__Text section__
····················

Thursday, March 8, 2007

The Land of the Long White Cloud

We decided on a month in New Zealand because we needed a real break and we wanted a driving holiday. Everything we'd read suggested a month would be reasonable to cover both the North and South islands. We also expected to enjoy a driving holiday as, even by four and three years old, our small children were used to their father hauling them long distances.

New Zealanders are not big on signage.

Auckland must be the only city in the world for which there are no directions from its international airport. We drove out of the airport in a kind of a daze - the kind of daze where you don't believe a situation can be true, but it is. There must be a sign - there'll be one round this bend telling us the way to the centre of Auckland ... but there wasn't. Instead there were road works - big, complicated road works ... that led us off into suburban Auckland. After fiddling around for an hour or so, where we followed streets seemingly at random, and our collective sense of direction proved completely unreliable - children sustained all the while by potato chips - we fumbled our way to the city centre and across Auckland Harbour to Devonport and the lovely old Esplanade Hotel.

····················

__Supplied records__
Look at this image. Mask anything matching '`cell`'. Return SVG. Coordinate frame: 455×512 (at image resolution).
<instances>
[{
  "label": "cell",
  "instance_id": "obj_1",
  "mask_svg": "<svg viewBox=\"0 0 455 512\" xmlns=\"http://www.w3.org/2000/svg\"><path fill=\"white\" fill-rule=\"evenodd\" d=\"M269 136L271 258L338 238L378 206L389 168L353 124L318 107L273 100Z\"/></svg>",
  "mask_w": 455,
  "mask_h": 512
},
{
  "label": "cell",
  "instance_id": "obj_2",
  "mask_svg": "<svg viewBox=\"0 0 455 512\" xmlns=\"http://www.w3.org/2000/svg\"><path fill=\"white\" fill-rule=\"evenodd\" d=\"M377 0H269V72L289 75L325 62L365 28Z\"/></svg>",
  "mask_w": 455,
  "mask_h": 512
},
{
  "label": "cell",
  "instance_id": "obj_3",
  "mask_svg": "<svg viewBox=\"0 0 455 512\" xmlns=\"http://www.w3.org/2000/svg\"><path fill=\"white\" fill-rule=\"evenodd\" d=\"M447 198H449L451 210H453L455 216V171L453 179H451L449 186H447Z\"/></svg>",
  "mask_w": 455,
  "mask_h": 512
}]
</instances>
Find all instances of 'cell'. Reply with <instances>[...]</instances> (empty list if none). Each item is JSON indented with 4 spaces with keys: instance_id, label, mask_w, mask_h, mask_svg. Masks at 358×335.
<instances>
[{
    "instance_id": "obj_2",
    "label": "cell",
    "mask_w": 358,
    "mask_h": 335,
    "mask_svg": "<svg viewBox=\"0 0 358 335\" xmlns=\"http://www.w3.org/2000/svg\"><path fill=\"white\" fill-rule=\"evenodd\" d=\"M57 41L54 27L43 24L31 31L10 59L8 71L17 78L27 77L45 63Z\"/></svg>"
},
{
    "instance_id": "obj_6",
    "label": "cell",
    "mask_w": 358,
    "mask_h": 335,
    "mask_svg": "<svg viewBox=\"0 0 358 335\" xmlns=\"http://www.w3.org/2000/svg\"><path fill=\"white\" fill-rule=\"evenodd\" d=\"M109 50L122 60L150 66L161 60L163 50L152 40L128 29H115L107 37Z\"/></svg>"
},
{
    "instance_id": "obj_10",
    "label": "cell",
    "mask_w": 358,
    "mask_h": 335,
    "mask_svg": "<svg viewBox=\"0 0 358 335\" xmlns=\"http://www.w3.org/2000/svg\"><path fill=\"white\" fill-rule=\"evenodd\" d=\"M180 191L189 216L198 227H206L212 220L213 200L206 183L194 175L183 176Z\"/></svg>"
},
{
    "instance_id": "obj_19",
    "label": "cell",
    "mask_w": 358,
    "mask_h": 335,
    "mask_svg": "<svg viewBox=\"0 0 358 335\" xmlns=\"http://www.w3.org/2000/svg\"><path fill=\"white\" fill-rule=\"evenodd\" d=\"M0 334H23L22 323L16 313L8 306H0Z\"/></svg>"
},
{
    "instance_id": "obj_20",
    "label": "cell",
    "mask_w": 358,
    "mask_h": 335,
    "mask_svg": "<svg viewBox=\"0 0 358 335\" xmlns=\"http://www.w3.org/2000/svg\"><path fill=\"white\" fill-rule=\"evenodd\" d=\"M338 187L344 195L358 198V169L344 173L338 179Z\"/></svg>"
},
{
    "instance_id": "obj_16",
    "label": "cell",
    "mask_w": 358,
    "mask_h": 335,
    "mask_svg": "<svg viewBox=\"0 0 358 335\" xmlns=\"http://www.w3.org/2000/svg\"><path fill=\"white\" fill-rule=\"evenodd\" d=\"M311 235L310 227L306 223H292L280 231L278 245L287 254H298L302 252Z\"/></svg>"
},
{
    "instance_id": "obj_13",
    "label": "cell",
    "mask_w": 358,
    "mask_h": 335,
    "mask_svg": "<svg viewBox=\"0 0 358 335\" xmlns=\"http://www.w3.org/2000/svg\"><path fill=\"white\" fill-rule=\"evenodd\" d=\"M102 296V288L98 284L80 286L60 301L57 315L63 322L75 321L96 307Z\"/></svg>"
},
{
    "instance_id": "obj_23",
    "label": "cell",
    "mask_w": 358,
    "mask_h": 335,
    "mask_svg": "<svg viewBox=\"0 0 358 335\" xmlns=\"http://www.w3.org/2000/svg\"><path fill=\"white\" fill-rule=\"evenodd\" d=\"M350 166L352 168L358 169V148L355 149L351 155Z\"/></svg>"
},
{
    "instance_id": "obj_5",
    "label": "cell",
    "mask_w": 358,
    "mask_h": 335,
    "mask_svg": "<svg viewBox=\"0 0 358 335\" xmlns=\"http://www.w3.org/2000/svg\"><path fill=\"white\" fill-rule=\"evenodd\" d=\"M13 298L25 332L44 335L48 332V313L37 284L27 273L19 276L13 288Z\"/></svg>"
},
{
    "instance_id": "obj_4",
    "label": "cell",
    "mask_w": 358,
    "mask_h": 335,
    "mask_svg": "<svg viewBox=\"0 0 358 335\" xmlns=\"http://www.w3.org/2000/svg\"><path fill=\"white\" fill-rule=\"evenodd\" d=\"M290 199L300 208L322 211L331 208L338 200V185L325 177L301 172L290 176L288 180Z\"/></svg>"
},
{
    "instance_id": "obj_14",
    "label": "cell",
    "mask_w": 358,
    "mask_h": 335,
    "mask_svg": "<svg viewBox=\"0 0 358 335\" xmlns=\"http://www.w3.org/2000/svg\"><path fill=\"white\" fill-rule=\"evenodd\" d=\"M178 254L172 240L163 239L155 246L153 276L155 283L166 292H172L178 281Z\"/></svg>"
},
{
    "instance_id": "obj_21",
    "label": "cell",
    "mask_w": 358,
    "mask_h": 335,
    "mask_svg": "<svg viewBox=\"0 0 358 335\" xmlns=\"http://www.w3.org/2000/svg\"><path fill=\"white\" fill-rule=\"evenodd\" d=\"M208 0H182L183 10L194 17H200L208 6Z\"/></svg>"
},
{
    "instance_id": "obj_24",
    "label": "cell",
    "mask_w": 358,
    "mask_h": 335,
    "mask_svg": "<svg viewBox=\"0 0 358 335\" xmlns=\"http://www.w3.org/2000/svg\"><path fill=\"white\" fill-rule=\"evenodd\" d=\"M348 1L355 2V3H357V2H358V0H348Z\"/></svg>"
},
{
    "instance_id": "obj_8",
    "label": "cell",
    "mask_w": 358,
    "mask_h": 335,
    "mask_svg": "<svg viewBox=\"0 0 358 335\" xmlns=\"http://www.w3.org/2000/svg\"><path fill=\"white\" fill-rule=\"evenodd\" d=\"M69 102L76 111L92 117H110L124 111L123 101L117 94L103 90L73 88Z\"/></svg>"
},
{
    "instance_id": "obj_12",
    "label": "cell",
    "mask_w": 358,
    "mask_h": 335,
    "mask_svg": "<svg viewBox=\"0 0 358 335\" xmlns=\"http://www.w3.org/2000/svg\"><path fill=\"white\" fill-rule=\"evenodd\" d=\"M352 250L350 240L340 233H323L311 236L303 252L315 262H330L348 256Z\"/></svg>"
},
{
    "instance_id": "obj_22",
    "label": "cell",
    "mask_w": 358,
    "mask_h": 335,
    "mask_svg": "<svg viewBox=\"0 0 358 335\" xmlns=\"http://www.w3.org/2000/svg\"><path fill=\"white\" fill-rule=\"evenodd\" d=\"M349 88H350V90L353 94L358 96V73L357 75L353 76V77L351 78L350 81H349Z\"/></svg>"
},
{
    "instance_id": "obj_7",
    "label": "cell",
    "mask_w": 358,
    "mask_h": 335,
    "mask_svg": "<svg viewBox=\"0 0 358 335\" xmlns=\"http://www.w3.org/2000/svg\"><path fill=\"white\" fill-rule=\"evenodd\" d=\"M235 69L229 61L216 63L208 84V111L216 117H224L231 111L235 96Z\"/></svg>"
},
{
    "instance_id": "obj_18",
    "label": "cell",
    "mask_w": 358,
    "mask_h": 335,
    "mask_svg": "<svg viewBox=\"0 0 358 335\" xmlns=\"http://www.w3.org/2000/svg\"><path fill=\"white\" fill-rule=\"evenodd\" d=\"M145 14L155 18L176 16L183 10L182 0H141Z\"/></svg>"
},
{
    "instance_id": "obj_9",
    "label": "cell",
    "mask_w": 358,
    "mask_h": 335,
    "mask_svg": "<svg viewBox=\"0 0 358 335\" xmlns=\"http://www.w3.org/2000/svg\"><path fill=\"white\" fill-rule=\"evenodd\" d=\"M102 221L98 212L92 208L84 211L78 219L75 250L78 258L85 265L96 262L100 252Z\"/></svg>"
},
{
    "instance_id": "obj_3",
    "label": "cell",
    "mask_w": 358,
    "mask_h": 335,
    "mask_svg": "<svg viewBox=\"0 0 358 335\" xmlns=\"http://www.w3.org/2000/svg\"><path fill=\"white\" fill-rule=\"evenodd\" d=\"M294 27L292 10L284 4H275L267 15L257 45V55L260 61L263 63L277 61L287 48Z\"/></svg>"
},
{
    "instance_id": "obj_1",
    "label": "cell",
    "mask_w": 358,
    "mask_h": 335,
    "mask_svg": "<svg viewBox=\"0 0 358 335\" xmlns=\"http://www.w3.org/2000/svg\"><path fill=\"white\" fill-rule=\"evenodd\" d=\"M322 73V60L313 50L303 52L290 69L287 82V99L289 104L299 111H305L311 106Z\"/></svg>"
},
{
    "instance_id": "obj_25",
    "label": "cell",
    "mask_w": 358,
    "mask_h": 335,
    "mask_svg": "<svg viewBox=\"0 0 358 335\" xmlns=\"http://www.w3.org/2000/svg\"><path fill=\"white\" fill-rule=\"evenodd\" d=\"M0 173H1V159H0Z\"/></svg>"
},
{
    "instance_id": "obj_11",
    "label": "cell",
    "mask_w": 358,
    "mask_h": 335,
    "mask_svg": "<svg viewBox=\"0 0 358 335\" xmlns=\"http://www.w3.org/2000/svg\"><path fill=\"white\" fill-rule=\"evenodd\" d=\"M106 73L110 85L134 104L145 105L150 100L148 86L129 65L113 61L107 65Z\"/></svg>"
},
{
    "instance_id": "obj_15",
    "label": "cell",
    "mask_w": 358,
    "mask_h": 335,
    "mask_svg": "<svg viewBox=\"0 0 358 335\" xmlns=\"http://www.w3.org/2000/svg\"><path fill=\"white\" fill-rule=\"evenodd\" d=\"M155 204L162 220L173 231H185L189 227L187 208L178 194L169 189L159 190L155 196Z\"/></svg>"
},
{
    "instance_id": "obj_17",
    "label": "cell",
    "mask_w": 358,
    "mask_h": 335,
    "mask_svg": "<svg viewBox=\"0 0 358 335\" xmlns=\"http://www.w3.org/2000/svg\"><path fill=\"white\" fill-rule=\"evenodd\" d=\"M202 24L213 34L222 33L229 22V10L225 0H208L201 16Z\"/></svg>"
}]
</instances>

····················

__Task to carry out__
Please sum up the account of the New Zealand trip in two sentences.

__Task output__
The family chose a month in New Zealand because they needed a real break and wanted a driving holiday, expecting a month to cover both islands and their small children to be used to long drives. Finding no directions from Auckland's international airport and led by road works into the suburbs, they wandered for about an hour before reaching the city center and crossing the harbor to the Esplanade Hotel in Devonport.